=== Problem description ===
Reproduce the line of text in each of the records below word for word, keeping every coordinate and time unchanged. Leave the pictures out of your answer.

=== Data supplied ===
** start **

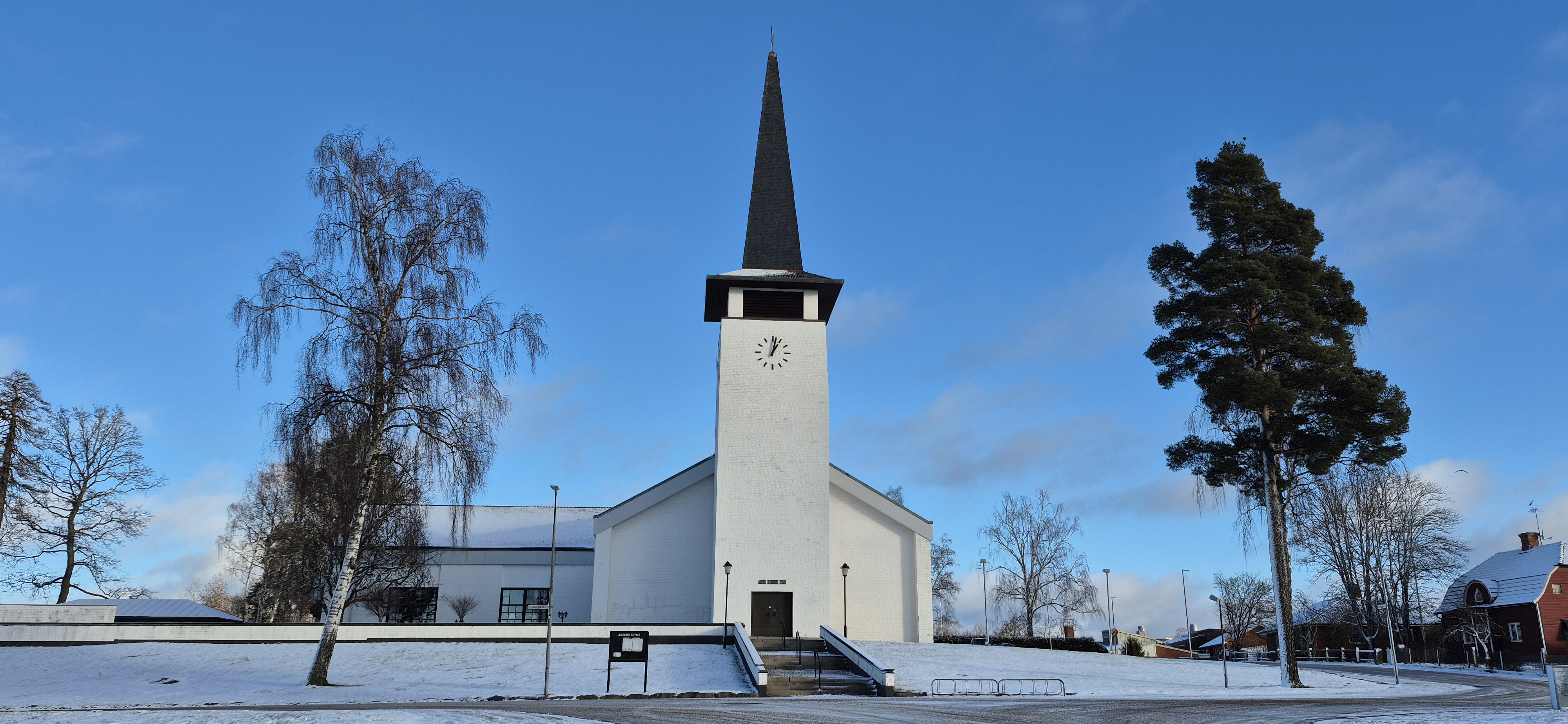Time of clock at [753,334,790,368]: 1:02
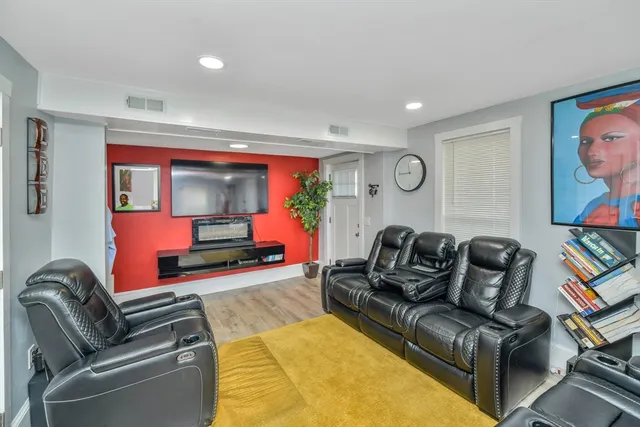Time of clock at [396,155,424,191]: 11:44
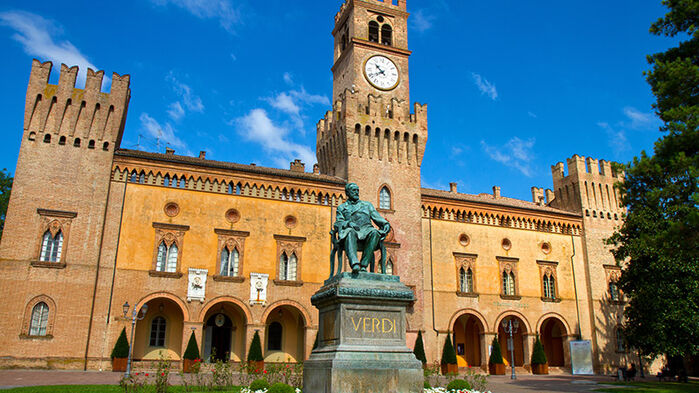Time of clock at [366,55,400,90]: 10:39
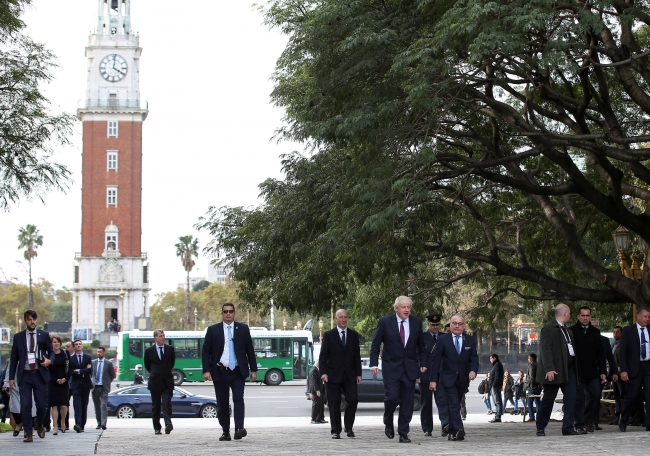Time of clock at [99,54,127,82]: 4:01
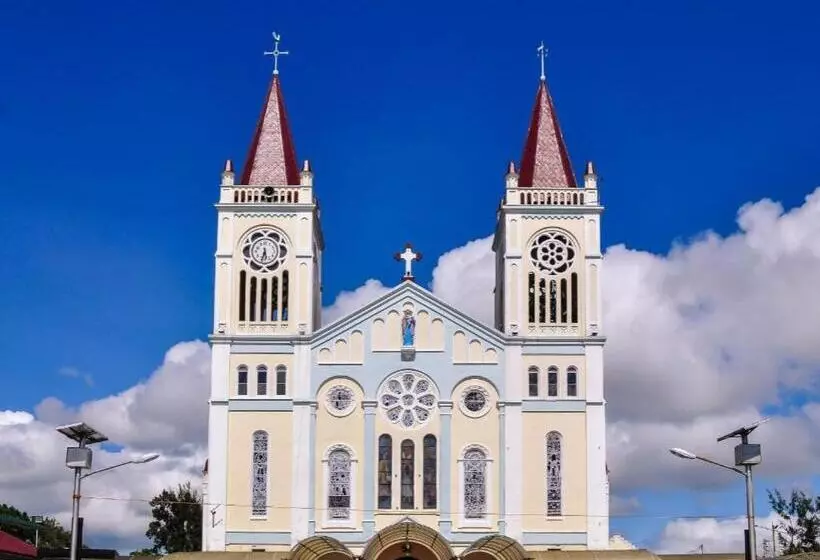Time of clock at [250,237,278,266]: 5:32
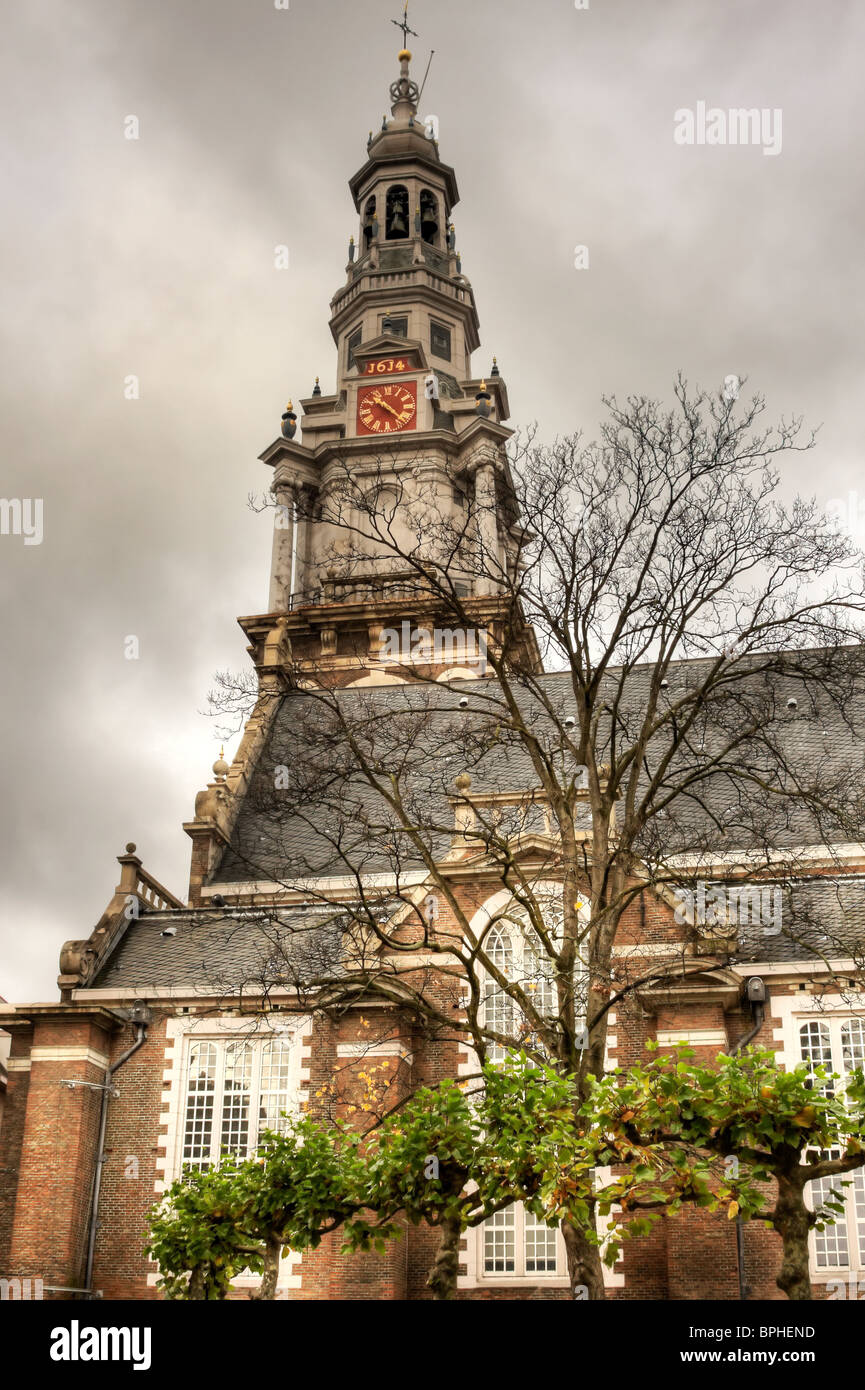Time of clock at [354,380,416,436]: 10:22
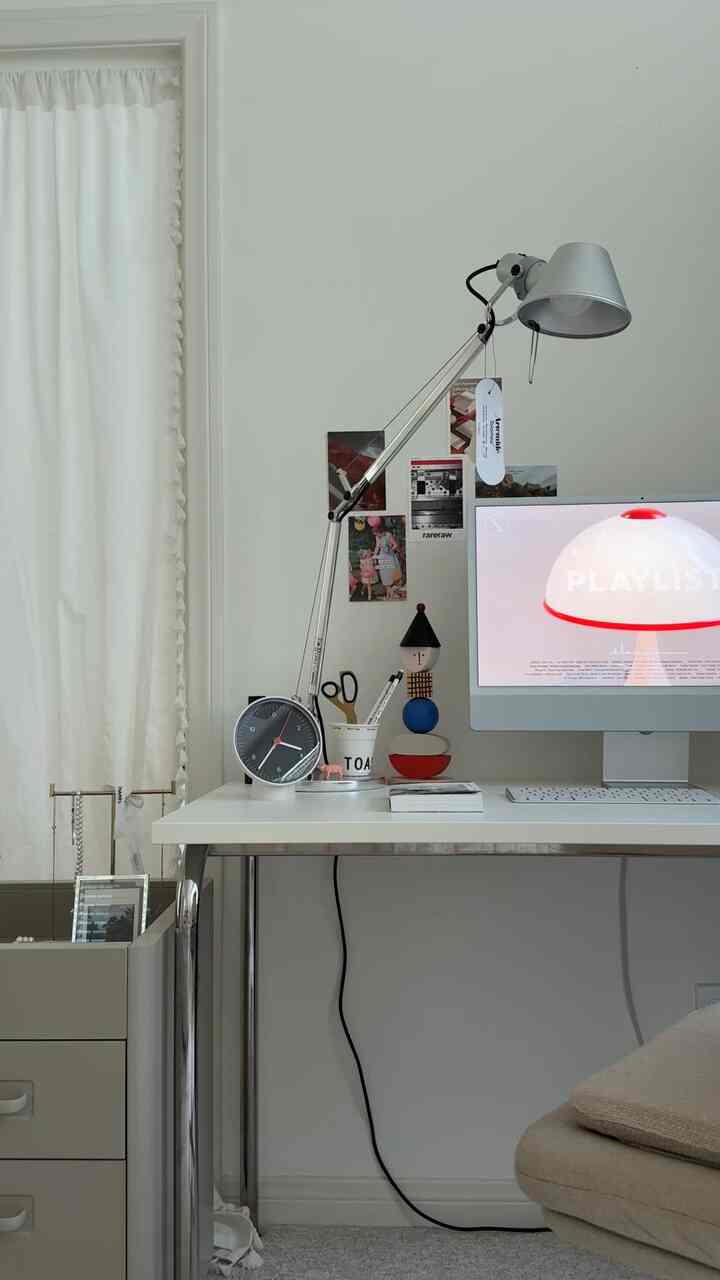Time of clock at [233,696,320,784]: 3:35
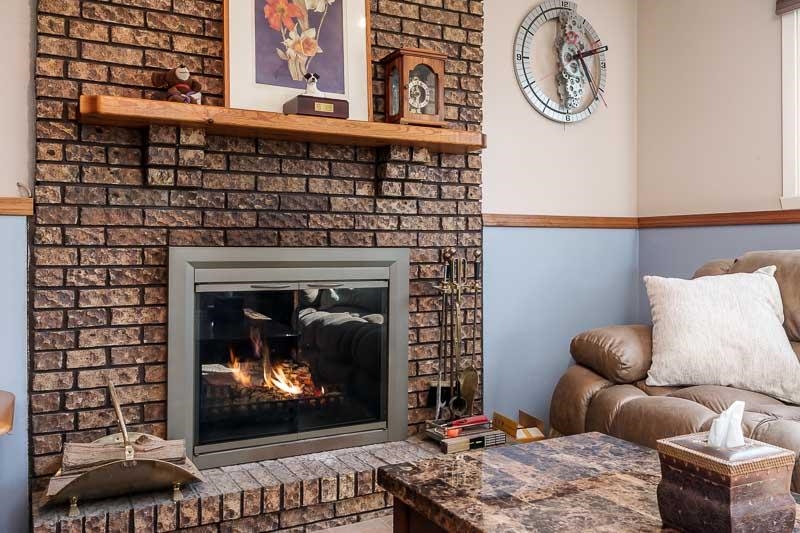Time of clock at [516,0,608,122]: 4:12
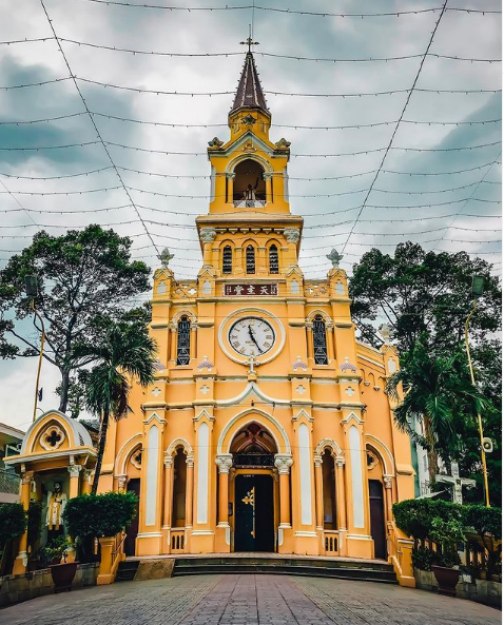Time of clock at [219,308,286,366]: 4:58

** end **

=== Exercise response ===
Time of clock at [753,334,790,368]: 1:02
Time of clock at [396,155,424,191]: 11:44
Time of clock at [366,55,400,90]: 10:39
Time of clock at [99,54,127,82]: 4:01
Time of clock at [250,237,278,266]: 5:32
Time of clock at [354,380,416,436]: 10:22
Time of clock at [233,696,320,784]: 3:35
Time of clock at [516,0,608,122]: 4:12
Time of clock at [219,308,286,366]: 4:58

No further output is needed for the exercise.